星花/short
□真夏のチョコレート
1ページ/1ページ
アイスにスイカ、かき氷にチョコレート。
あぁ、夏の甘いものってなんでこんなに美味しいんだろう!!
『ねっ、幸次郎もそう思うよね!?』
「………イヤ、夏にチョコレートはあまり食べないと思うが…。」
『何言ってるの!?チョコレートは夏に食べるから美味しいんだよ!!』
「そ、そうなのか…?」
とろりと程よく、でもしつこくない丁度よい感じの溶け具合。
この夏限定の美味なチョコレートを知らないなんて…。
なんて可哀想なのだろう。
人生の半分以上損してる。
「何もそこまで言わなくても…。」
『よし!特別に幸次郎も食べていいよ!!』
はい、と私は飴状に包装されたチョコレートを一つ、幸次郎に渡した。
それを貰った幸次郎は、少し考える仕草をした後、ニヤリと笑った。
「………じゃあ、いただきます。

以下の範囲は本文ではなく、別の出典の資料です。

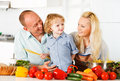 Happy family preparing a healthy dinner at home. Royalty Free Stock Photo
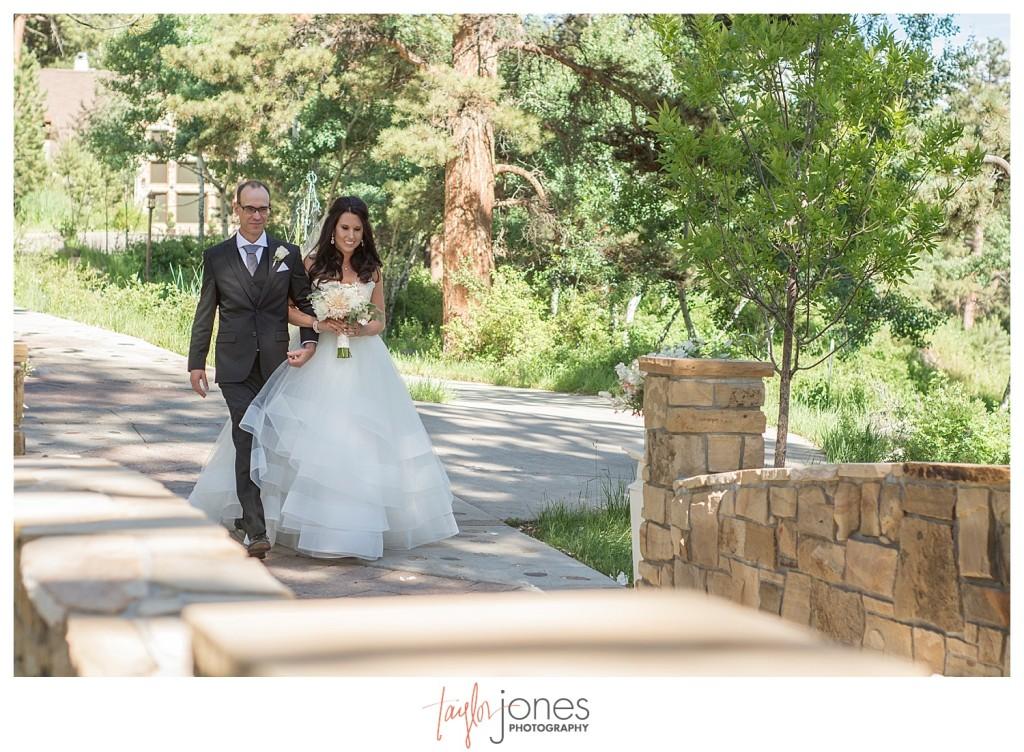 Della Terra Estes Park wedding ceremony bride coming down aisle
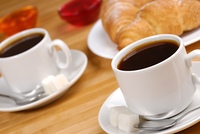 Coffee cups and croissants with jelly on the wooden table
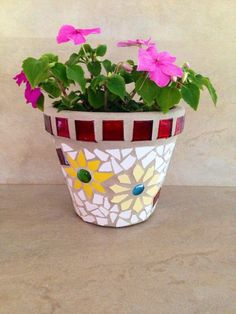 A personal favorite from my Etsy shop https://www.etsy.com/listing/235250570/mosaic-flower-pot-indoor-outdoor-planter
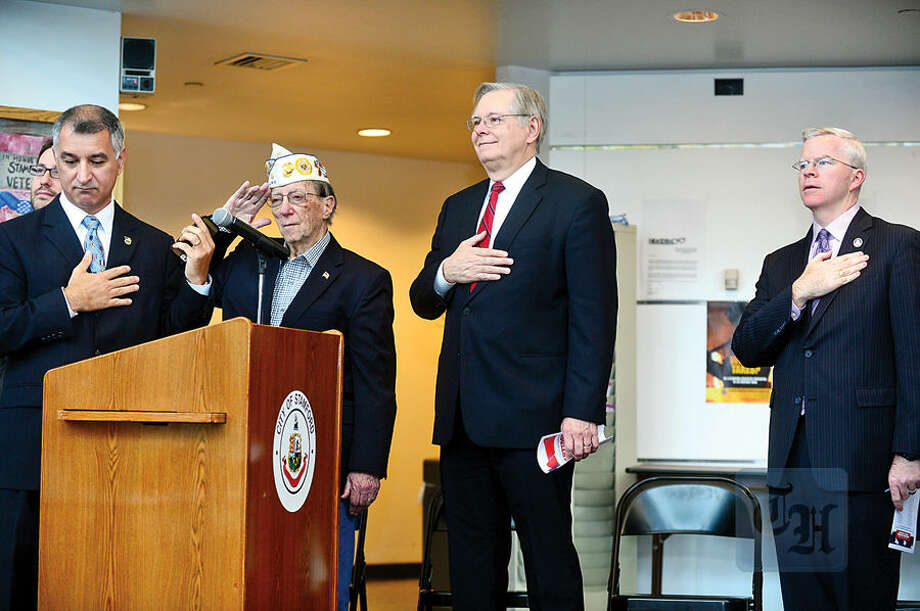 Hour photo / Erik Trautmann Local officials attend an award ceremony for the Connecticut Veterans Wartime Service Medal hosted by State Senator Carlo Leone, left, and Sean Connolly from the CT Department of Veterans' Affairs, right, at the Stamford Government Center Wednesday morning. The Connecticut Veterans Wartime Service Medal was created by the legislature in 2005 to honor all Connecticut veterans with qualifying wartime military service.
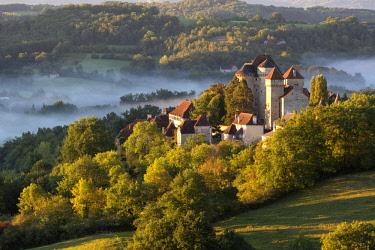 FRA9676AW Curemonte labelled l'un des plus beaux villages de France (most beautiful villages in France) in the morning mist, Correze, Nouvelle-Aquitaine, France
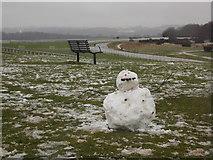 TQ2258 : Epsom: snowman and bench at Tattenham Corner by Chris Downer
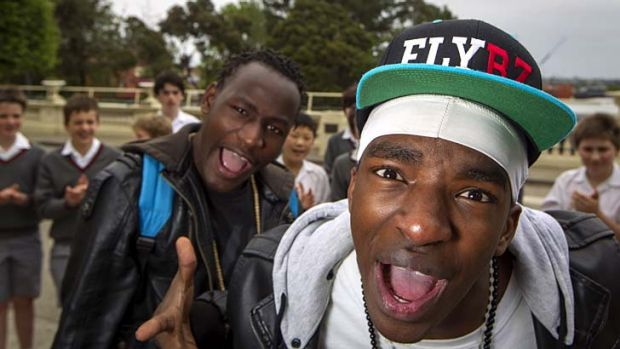 Rhyming the wrongs ... Fablice and G-Storm of hip-hop act the Flybz at Melbourne's Xavier College. The pair are refugees ...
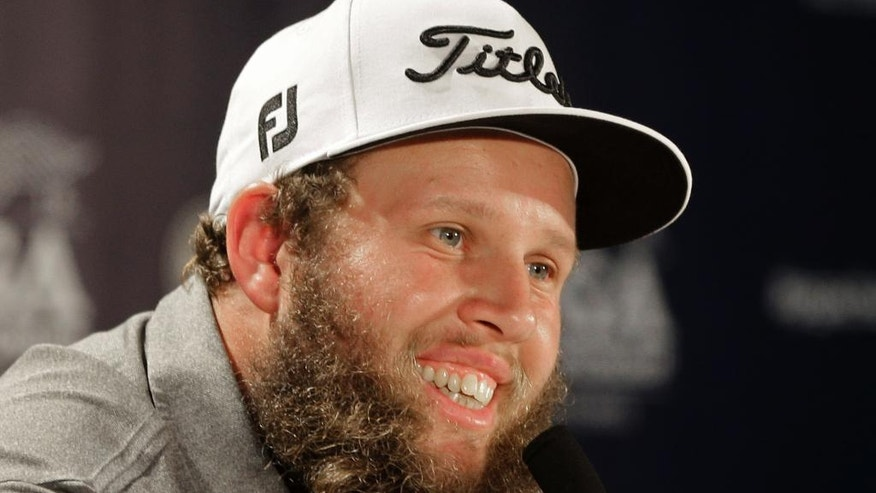 Andrew Johnston, of England, smiles as he answers a question before a practice round for the PGA Championship golf tournament at Baltusrol Golf Club in Springfield, N.J., Wednesday, July 27, 2016. (AP Photo/Chuck Burton)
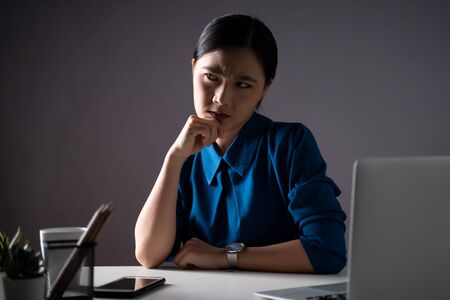 Asian woman in blue shirt feel confused, looking at copy space, working on a laptop at office. isolated on background. Low key. Imagens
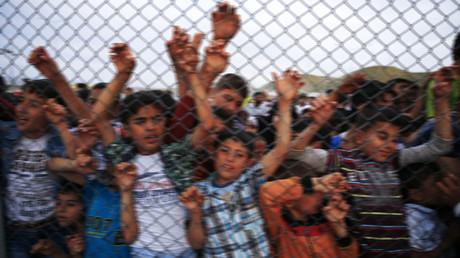 Refugee youths gesture from behind a fence at Nizip refugee camp near Gaziantep, Turkey. © Umit Bektas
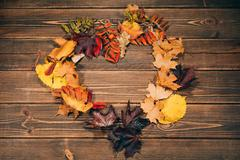 Background with wooden table and autumnal leaves - stock photo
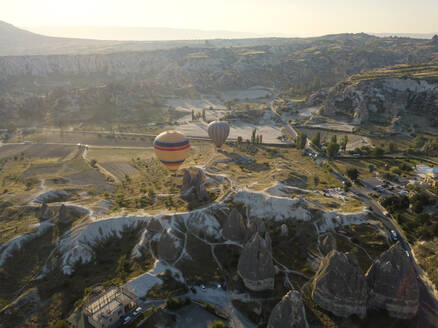 Drone view of hot air balloons flying at Goreme National Park, Cappadocia, Turkey - KNTF03221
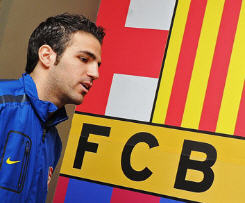 Cesc Fabregas has completed his move to Camp Nou from Arsenal by signing a five-year contract.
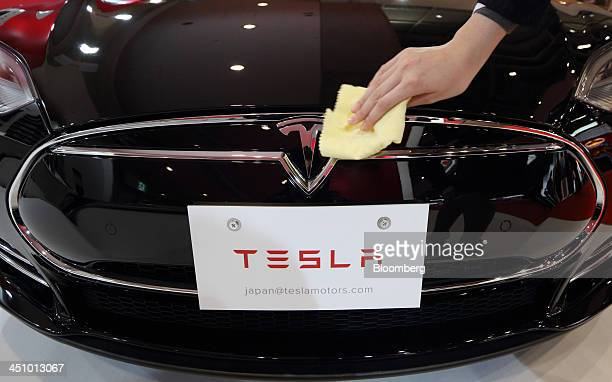 A staff member cleans the Tesla Motors Inc logo on the company's Model S electric vehicle displayed at the 43rd Tokyo Motor Show 2013 in Tokyo Japan...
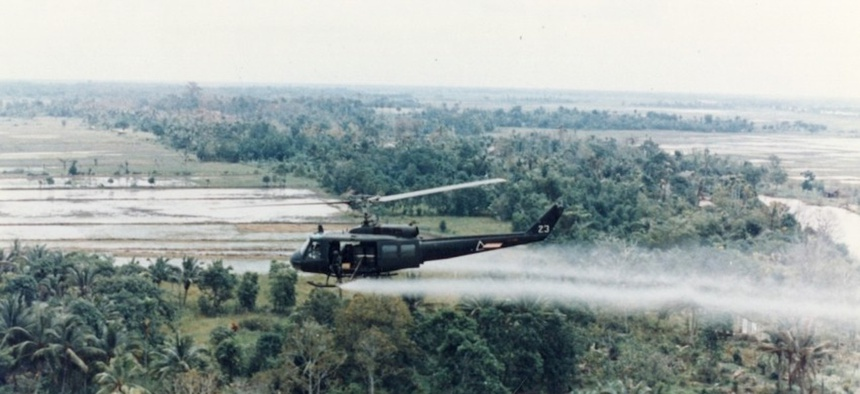 A .S. Huey helicopter sprays Agent Orange over Vietnam.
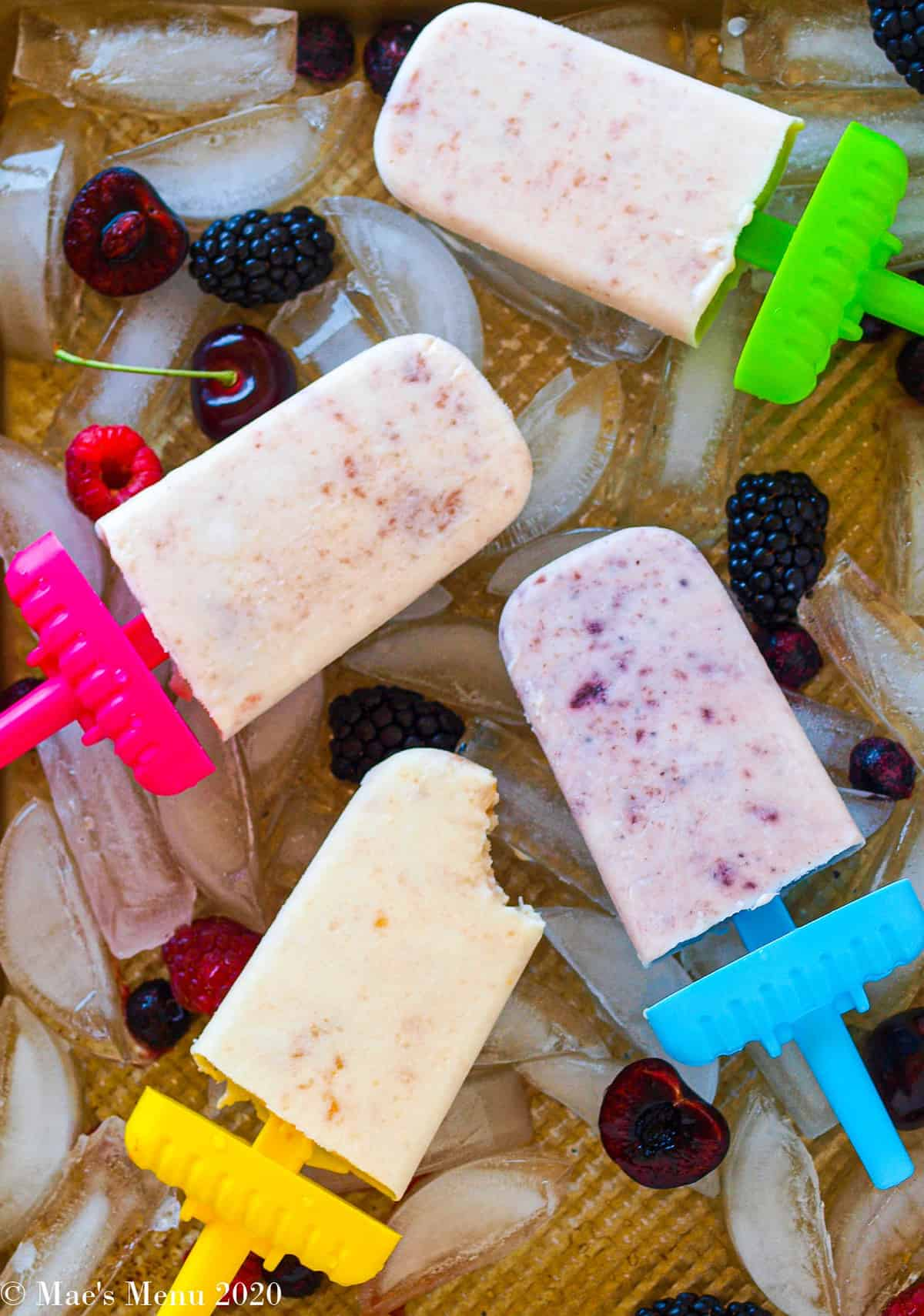 four yogurt popsicles on a tray of ice cubes with berries and cherries around them. One bite is taken out of the peach popsicle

」
『んむぅ…!!』
その瞬間、チュッ、というリップ音と唇の感触。
私は思わず、ギュッと目を瞑ってしまった。
やがてその感触がなくなり、そっと目をあけると…
目の前には満足そうな幸次郎の顔があった。
「どうも、ごちそうさまでした。」
真夏のチョコレート
((なかなか旨いな、チョコレート))
((こ、幸次郎の馬鹿…っ))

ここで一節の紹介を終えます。